Ezekiel 36:26 “And I will give you a new heart, and I will put a new spirit in you. I will take out your stony, stubborn heart and give you a tender, responsive heart.”

During my engagement to my husband, I scoured the internet reading posts, forums, articles, etc….about blended families and being a stepmom. The relationship with my little 6 year old stepson was very important to me and I wanted to do things right. I remember reading forums, posts and articles about stepfamilies and stepmoms.

I was surprised at how many stepmoms are struggling.  There were numerous posts about how the stepmom can’t stand the stepkids, or how the stepchild tries to manipulate to get more attention from their father, or that the husband doesn’t understand.

The thing is, the father and his kids are a package deal.

Maybe you are one of those moms.  You may feel hopeless in your family situation but prayer changes things. Maybe it’s not the stepchildren, but your relationship with your husband that needs mending. God doesn’t want your family to fail. God wants your family to be strong, compassionate, and loving. And I truly believe it starts inside our own heart first.

I encourage you to pray for your husband and your children no matter how you “feel”.  Ask Him to help you see them through His eyes and ask Him to change your heart. Ezekiel 36:26 is a promise that God will change your heart if you are willing and open. Don’t think for one second that because your family was a product of divorce that God thinks less of you! Remember that Jesus lived in a blended family…

1 Peter 5:7 “Give all your worries and cares to God, for he cares about you.

Let God work healing in your marriage and family.  Let Him start by giving you a new heart.

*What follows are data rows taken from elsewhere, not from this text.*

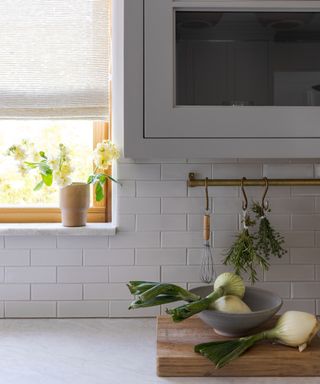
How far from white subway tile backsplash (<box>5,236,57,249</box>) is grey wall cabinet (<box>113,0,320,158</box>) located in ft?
1.78

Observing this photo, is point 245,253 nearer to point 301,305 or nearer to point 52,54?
point 301,305

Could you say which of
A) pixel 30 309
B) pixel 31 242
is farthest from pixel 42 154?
pixel 30 309

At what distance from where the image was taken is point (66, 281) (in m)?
1.55

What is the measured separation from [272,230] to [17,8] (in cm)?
109

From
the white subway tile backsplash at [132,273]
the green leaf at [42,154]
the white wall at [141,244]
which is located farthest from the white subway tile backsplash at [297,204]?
the green leaf at [42,154]

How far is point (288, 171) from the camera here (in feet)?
5.06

6 thoughts on “A New Heart

    • blendermom3 says:

      Oh that must make things really tough sometimes! I had several heart to heart talks with my hubs about this issue before we ever got married. We decided that we would try and make this blending a priority and put our marriage first ahead of the children…not to do them a disservice but to be stronger together for them. It helped a lot but we definitely still have issues crop up where it seems we are mine and his as well. It has taken several years to get the hang of it. You can email me and I can give you more details about how we went about it to get the kids on board if you want. me@blendermom.me Thanks so much for taking the time to read my post!!

  1. GDR says:

    There are certainly challenges with stepfamilies but I’ve learned that when we walk in love, then you can get through any challenge. Thanks for sharing.

    • blendermom3 says:

      Yes loving each other is so very important and so much goes into that “love” like trust, respect, and boundaries! Thank you so much for taking the time to read my post and thanks for sharing your encouraging thoughts!

  2. blendermom3 says:

    I don’t know why I am just receiving a notification now that you commented. I’m sorry I did not respond til now. Thank you for letting me know that this spoke to you. It helps to know that we are not alone in this blended family arena! Hope you have had a wonderful summer!